This is intended to be my personal note of what I will do after installing Fedora Silverblue.
But why does it have to be Fedora Silverblue?
Because it's so simple to use, i.e., it's so simple to debug, since the core is immutable and the update process is atomic. Moreover, as almost everything is being layered on the base system, you can start anew easily without affecting the base system in anyway, doesn't leave any residues, etc. even the config files...
Basically, it's a system that you or your mom/grandma can't break.
Table of Contents
- Enable Transparent Disk Compression
- Using a Secure DNS Resolver
- Enable BBR, a Better Network Congestion Control Algorithm
- Enable
ptrace_scope = 1 - Changing the Default ZRAM Configuration
- Enable RPM Fusion for Nonfree Codecs
- Removing All the Apps From Fedora’s Flatpak and Disable the Repo Entirely From the App Store
- Removing All the Unused Apps From the Default Image (Base System)
- Enable the System’s Auto-Update
1. Enable Transparent Disk Compression
Sadly, this technology that's available natively with Btrfs file system that the system uses is not enabled by default.
As someone who wants to save his disk space whenever it's possible, so I enable it.
First, find out your current kernel boot parameters (to avoid duplicates):
rpm-ostree kargs
It should return many parameters, including rootflags=subvol=root to which is our target for enabling the compression.
You can simply append your custom parameters after the ones from the default configuration that's can't be replaced or deleted for obvious reason like this:
sudo rpm-ostree kargs --append="rootflags=subvol=root,compress=zstd:1"
Then, reboot the system for it to take effect.

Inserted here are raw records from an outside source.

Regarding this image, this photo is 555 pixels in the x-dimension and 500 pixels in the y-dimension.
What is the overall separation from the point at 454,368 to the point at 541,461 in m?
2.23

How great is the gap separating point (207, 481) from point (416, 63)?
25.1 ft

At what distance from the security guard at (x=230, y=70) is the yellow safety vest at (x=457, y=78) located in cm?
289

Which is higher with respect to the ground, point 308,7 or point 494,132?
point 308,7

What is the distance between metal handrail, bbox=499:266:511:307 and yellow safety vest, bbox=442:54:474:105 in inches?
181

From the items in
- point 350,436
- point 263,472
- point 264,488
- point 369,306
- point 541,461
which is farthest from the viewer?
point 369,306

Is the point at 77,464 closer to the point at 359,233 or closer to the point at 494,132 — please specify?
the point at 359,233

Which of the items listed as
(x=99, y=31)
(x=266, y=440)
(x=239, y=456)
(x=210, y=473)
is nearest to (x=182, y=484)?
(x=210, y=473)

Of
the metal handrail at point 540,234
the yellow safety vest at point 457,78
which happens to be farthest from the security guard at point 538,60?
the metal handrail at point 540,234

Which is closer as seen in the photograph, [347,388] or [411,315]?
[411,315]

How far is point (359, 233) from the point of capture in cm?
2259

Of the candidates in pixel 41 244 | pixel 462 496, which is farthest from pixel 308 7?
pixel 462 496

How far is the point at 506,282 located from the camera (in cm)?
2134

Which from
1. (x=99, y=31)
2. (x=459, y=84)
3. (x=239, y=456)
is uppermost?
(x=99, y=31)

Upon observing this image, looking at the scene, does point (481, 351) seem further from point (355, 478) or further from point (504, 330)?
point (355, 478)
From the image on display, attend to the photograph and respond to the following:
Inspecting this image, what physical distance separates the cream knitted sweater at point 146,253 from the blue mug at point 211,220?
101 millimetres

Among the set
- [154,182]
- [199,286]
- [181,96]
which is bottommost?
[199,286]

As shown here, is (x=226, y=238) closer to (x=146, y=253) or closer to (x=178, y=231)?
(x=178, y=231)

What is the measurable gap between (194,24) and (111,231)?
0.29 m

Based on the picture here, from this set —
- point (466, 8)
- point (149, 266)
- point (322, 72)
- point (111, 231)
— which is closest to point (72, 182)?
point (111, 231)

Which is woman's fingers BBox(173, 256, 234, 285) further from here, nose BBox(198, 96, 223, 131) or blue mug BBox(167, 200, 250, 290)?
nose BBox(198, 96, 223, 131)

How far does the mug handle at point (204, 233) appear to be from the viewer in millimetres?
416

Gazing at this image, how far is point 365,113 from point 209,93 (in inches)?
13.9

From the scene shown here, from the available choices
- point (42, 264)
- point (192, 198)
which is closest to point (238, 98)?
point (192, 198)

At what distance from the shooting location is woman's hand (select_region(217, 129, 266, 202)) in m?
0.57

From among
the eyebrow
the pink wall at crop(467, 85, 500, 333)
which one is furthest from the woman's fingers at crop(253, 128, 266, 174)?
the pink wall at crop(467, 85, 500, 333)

I use the compression level
1instead of the default (3), that's because it uses the least CPU time while providing a reasonable compression ratio, see more on here.You can also add other kernel boot parameters with the same command, for example,
snd-intel-dspcfg.dsp_driver=1to use the HD Audio driver instead of the default AVS driver on some old Intel hardware, at least until this issue is sorted out.
Compress Existing Data
The above command will only compress new data. To compress existing data:
sudo btrfs filesystem defragment -r -v -f -czstd /var
2. Using a Secure DNS Resolver
I wrote about this in detail here.
Disable systemd-resolved
sudo systemctl disable systemd-resolved-monitor.socket && sudo systemctl disable systemd-resolved-varlink.socket
sudo systemctl stop systemd-resolved-monitor.socket && sudo systemctl stop systemd-resolved-varlink.socket
sudo systemctl disable systemd-resolved && sudo systemctl stop systemd-resolved
Also remove the existing resolv.conf file:
sudo rm /etc/resolv.conf
Enable DNS Option in NetworkManager
Edit the NetworkManager.conf file:
sudo nano /etc/NetworkManager/NetworkManager.conf
In the [main] section, put in this line:
dns=dnsmasq
Restart NetworkManager:
sudo systemctl restart NetworkManager
Configure Your Preferred DNS Resolver in the GUI
For example, using Cloudflare (with malware filtering) as your DNS resolver:
IPv4
1.1.1.2, 1.0.0.2
IPv6
2606:4700:4700::1112, 2606:4700:4700::1002
3. Enable BBR, a Better Network Congestion Control Algorithm
I wrote about this in detail here.
Enable the Module
Check whether the module is already enabled:
lsmod | grep bbr
If it doesn't return anything, you must enable tcp_bbr module first:
echo "tcp_bbr" | sudo tee /etc/modules-load.d/bbr.conf
Then, reboot.
Change the Congestion Control Algorithm to BBR
Edit the /etc/sysctl.conf file:
sudo nano /etc/sysctl.conf
Add these lines:
net.core.default_qdisc = fq
net.ipv4.tcp_congestion_control = bbr
Reboot the system again. Then, check the current congestion control algorithm with:
sysctl net.ipv4.tcp_congestion_control
4. Enable ptrace_scope = 1
This is necessary to get a complete sandboxing in Chromium-base browsers. It's enabled by default in Ubuntu, Arch, and openSUSE (from my request 😄).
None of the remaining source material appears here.